> **DATASET RECORDS**:
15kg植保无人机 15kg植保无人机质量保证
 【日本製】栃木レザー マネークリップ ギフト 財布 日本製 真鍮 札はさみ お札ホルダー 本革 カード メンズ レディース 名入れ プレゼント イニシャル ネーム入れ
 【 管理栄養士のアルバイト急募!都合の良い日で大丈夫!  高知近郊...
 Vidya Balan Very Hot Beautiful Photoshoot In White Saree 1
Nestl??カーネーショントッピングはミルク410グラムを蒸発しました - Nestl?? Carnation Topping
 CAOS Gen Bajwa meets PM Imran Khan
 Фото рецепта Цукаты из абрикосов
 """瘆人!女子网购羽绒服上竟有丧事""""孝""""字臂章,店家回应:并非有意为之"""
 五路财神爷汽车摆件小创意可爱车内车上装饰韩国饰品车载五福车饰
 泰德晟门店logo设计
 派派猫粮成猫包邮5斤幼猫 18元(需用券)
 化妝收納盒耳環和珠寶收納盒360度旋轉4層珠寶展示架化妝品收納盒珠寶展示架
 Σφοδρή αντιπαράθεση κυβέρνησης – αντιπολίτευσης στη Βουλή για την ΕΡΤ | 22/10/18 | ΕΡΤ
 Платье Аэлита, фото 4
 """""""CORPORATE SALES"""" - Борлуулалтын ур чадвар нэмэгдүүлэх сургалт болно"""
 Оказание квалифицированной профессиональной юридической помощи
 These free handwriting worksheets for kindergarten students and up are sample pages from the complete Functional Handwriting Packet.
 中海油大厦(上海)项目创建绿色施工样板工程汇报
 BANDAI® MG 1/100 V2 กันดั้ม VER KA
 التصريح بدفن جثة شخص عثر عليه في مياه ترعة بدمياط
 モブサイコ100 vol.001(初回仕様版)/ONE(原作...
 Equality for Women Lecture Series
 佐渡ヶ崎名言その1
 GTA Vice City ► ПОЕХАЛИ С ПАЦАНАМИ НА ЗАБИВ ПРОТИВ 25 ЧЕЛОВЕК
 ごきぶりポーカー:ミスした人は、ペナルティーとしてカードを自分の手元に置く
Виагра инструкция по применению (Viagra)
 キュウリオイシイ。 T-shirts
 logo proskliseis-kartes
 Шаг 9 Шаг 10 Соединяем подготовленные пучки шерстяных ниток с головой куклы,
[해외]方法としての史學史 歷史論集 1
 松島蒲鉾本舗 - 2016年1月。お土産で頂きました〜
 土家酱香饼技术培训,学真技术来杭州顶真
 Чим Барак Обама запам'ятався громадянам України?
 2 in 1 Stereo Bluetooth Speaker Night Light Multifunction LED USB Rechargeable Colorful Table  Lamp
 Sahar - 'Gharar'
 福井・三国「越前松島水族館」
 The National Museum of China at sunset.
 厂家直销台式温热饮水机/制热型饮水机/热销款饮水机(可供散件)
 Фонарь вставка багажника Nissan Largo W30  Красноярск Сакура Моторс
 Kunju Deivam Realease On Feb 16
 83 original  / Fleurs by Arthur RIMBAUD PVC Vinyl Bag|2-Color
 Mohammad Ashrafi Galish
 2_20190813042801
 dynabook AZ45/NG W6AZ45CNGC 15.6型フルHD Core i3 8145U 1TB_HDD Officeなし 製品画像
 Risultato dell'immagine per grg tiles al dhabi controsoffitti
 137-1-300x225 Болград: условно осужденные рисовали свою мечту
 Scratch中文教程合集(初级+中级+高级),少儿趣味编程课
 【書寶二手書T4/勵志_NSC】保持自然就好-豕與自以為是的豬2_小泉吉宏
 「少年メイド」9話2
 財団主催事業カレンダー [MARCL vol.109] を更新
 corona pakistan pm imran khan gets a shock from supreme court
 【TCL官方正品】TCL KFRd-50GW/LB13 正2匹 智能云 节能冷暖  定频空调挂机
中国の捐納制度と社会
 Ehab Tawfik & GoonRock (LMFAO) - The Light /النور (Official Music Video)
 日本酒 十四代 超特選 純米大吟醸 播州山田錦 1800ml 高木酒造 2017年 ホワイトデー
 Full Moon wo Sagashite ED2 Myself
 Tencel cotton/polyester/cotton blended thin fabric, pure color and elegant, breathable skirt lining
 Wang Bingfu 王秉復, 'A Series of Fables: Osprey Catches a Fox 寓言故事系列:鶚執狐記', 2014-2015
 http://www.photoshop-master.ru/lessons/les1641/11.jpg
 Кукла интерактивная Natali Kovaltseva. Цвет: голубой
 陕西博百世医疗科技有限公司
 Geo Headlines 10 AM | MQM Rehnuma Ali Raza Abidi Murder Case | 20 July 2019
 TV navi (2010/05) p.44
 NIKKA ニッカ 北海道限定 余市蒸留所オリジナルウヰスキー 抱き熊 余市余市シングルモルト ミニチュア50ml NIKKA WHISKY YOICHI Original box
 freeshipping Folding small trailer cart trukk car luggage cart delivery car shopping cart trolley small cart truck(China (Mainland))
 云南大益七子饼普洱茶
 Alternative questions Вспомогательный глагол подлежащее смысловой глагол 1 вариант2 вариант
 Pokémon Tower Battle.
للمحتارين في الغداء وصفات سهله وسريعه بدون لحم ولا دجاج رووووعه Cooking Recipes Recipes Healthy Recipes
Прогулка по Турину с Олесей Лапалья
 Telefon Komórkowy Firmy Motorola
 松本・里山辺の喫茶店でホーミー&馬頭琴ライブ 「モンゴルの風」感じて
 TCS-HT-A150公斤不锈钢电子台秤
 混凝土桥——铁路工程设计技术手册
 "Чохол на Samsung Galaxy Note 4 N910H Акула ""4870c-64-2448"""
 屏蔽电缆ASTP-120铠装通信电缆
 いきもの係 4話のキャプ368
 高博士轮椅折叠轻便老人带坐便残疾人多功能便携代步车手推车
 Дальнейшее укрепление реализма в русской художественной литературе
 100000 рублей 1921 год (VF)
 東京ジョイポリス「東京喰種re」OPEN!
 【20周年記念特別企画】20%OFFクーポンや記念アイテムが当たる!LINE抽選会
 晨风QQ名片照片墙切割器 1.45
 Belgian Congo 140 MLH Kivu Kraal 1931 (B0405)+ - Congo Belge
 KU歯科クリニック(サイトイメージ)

> **REQUIRED ACTION**:
In the data above, find the line that contains "モブサイコ100 vol.001(初回仕様版)/ONE(原作..." and the line that contains "Alternative questions Вспомогательный". Repeat exactly those lines and every line between them, and only those.

> **PROBLEM SOLUTION**:
 モブサイコ100 vol.001(初回仕様版)/ONE(原作...
 Equality for Women Lecture Series
 佐渡ヶ崎名言その1
 GTA Vice City ► ПОЕХАЛИ С ПАЦАНАМИ НА ЗАБИВ ПРОТИВ 25 ЧЕЛОВЕК
 ごきぶりポーカー:ミスした人は、ペナルティーとしてカードを自分の手元に置く
Виагра инструкция по применению (Viagra)
 キュウリオイシイ。 T-shirts
 logo proskliseis-kartes
 Шаг 9 Шаг 10 Соединяем подготовленные пучки шерстяных ниток с головой куклы,
[해외]方法としての史學史 歷史論集 1
 松島蒲鉾本舗 - 2016年1月。お土産で頂きました〜
 土家酱香饼技术培训,学真技术来杭州顶真
 Чим Барак Обама запам'ятався громадянам України?
 2 in 1 Stereo Bluetooth Speaker Night Light Multifunction LED USB Rechargeable Colorful Table  Lamp
 Sahar - 'Gharar'
 福井・三国「越前松島水族館」
 The National Museum of China at sunset.
 厂家直销台式温热饮水机/制热型饮水机/热销款饮水机(可供散件)
 Фонарь вставка багажника Nissan Largo W30  Красноярск Сакура Моторс
 Kunju Deivam Realease On Feb 16
 83 original  / Fleurs by Arthur RIMBAUD PVC Vinyl Bag|2-Color
 Mohammad Ashrafi Galish
 2_20190813042801
 dynabook AZ45/NG W6AZ45CNGC 15.6型フルHD Core i3 8145U 1TB_HDD Officeなし 製品画像
 Risultato dell'immagine per grg tiles al dhabi controsoffitti
 137-1-300x225 Болград: условно осужденные рисовали свою мечту
 Scratch中文教程合集(初级+中级+高级),少儿趣味编程课
 【書寶二手書T4/勵志_NSC】保持自然就好-豕與自以為是的豬2_小泉吉宏
 「少年メイド」9話2
 財団主催事業カレンダー [MARCL vol.109] を更新
 corona pakistan pm imran khan gets a shock from supreme court
 【TCL官方正品】TCL KFRd-50GW/LB13 正2匹 智能云 节能冷暖  定频空调挂机
中国の捐納制度と社会
 Ehab Tawfik & GoonRock (LMFAO) - The Light /النور (Official Music Video)
 日本酒 十四代 超特選 純米大吟醸 播州山田錦 1800ml 高木酒造 2017年 ホワイトデー
 Full Moon wo Sagashite ED2 Myself
 Tencel cotton/polyester/cotton blended thin fabric, pure color and elegant, breathable skirt lining
 Wang Bingfu 王秉復, 'A Series of Fables: Osprey Catches a Fox 寓言故事系列:鶚執狐記', 2014-2015
 http://www.photoshop-master.ru/lessons/les1641/11.jpg
 Кукла интерактивная Natali Kovaltseva. Цвет: голубой
 陕西博百世医疗科技有限公司
 Geo Headlines 10 AM | MQM Rehnuma Ali Raza Abidi Murder Case | 20 July 2019
 TV navi (2010/05) p.44
 NIKKA ニッカ 北海道限定 余市蒸留所オリジナルウヰスキー 抱き熊 余市余市シングルモルト ミニチュア50ml NIKKA WHISKY YOICHI Original box
 freeshipping Folding small trailer cart trukk car luggage cart delivery car shopping cart trolley small cart truck(China (Mainland))
 云南大益七子饼普洱茶
 Alternative questions Вспомогательный глагол подлежащее смысловой глагол 1 вариант2 вариант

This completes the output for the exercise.